EXTRACT:
>> Begin
This leave to appeal was sought from an interlocutory decision of this court delivered on 27th February, 2017. The judge had also refused leave to the Court of Appeal and had also granted a cost to the Defendants, and this decision
was delivered on 3rd August, 2017. The Plaintiff also seeks to stay the said order for costs. At the hearing of this motion seeking stay of the proceedings
both parties admitted that the Court of Appeal is yet to assign a date for the hearing of the application seeking leave to appeal
against the interlocutory decision of this Court.
Analysis
- The decision of 27th February, 2017 was an interlocutory decision and leave is needed to appeal to the Court of Appeal. Leave can be granted either from
this court or by Court of Appeal.(see . Section 12(1)(f) of Court of Appeal Act, 1949.)
- The Plaintiff first made an application to this Court, for leave to appeal and stay on 6th March, 2017. It stated as follow:-
‘1.That leave be granted to the Plaintiff to appeal the Orders in paragraph 34 (c), (d), and (e) and the conclusions in paragraph
15,16,25 to 31 of the interlocutory ruling of the Honorable Mr. Justice Brito –Mutunayagam delivered on 27.2.2017 in which
the learned judge declined Plaintiff’s 3 interlocutory applications.
2. That no trial date will be set on the substantive matter until the final determination of the said appeal by the Court of Appeal.
3. That the cost of this application be cost in the cause.’
- The judge had refused the leave to appeal from his decision dated 3rd August, 2017. Since there is no leave granted, the relief sought in the Motion of 6th March, 2017 for stay contained in relief 2 above had not arisen, though not specifically stated in the decision .
- The Plaintiff, had renewed his application before Court of Appeal and again seeking identical orders for stay of proceedings from
this court.
- The renewed application in Court of Appeal, is not an appeal against the refusal of the leave to appeal delivered on 3rd August, 2017, but a renewed application seeking leave against the decision of the judge delivered on 27th February, 2017.
- The Plaintiff filed a Motion dated 21st August ,2017 in this court and it sought following orders:-
‘1. That no trial date will be set on the substantial matter of this civil action until the final determination of the Plaintiff’s
appeal by the Court of Appeal.
2.That the order made by Justice Mr. Brito-Mutunayagam in his ruling dated 3.8.2017 that the Plaintiff shall pay the Defendants,
costs of $750 be stayed until the final determination of Plaintiff’s appeal by the Court of Appeal.
>> End
RAW RECORDS:
>> Begin
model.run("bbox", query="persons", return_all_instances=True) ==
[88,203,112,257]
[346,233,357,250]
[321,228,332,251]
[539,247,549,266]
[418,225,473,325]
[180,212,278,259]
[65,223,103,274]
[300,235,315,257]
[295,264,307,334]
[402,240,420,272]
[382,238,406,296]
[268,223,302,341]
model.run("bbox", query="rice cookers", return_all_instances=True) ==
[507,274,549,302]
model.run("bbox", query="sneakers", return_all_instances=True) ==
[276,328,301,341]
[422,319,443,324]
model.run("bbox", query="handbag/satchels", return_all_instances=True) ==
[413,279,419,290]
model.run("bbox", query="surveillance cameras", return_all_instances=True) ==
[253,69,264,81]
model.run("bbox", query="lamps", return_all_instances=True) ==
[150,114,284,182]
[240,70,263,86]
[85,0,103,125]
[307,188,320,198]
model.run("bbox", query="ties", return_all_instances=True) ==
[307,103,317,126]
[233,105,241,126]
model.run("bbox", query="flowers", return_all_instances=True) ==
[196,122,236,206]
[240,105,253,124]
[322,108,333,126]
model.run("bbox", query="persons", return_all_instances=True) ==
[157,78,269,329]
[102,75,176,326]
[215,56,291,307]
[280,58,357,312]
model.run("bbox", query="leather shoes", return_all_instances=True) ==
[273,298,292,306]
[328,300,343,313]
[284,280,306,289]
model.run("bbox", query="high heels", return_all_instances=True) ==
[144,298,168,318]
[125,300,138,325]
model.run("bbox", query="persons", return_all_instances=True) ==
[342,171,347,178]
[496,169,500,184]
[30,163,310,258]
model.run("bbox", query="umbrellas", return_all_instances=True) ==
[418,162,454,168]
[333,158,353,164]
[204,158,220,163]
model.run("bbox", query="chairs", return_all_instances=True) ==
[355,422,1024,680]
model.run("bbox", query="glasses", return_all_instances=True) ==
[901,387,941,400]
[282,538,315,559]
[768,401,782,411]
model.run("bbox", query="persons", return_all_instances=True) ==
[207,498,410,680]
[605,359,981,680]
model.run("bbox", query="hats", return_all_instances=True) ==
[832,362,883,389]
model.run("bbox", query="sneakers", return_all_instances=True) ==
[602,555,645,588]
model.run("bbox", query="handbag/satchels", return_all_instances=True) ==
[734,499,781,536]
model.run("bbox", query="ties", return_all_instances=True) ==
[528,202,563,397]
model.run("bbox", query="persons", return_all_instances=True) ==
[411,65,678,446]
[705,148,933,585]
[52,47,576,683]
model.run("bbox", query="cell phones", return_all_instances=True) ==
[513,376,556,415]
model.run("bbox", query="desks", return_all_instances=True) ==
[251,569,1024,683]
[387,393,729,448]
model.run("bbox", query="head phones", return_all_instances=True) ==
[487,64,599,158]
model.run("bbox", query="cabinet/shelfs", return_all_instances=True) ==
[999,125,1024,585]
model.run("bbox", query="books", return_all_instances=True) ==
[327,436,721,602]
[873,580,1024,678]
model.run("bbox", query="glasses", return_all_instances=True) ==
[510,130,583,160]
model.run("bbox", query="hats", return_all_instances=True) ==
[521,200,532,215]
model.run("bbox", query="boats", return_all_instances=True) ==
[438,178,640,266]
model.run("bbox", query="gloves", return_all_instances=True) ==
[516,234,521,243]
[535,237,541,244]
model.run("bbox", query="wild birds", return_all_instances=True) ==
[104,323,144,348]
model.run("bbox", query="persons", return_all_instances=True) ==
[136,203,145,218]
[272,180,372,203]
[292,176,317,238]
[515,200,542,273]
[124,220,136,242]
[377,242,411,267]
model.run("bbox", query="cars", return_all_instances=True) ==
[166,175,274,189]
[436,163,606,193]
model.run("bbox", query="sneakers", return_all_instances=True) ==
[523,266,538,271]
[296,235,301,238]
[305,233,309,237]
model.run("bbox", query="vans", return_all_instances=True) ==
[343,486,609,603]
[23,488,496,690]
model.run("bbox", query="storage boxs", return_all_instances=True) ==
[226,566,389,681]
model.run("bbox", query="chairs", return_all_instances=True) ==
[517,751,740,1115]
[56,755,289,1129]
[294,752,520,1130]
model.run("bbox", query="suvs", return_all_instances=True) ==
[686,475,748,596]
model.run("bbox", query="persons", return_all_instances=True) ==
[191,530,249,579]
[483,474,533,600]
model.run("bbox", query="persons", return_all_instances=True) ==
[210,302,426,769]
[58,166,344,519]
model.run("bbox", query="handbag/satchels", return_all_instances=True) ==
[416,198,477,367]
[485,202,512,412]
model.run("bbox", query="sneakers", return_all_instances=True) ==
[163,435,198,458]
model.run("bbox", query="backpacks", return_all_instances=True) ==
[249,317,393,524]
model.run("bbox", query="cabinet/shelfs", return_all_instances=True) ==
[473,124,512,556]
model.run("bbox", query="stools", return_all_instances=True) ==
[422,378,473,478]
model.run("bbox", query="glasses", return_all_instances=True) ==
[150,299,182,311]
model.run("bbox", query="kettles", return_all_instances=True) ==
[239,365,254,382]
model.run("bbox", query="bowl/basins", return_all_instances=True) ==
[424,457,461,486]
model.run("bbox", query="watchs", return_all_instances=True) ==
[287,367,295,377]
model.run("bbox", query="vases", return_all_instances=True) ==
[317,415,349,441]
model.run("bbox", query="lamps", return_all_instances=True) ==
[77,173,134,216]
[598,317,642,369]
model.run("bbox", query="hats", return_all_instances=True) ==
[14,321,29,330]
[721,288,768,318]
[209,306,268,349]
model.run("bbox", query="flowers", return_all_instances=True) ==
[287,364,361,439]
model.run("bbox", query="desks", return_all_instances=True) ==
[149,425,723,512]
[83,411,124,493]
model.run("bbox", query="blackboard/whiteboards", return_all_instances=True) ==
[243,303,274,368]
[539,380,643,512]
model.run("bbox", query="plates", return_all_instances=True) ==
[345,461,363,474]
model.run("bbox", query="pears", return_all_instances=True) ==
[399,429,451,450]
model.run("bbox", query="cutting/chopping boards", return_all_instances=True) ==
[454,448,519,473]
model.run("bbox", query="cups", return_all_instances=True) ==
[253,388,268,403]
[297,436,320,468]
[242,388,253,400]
>> End
REQUIREMENTS:
In the court ruling, how much was the Plaintiff ordered to pay the Defendants in costs?

EXERCISE RESULT:
$750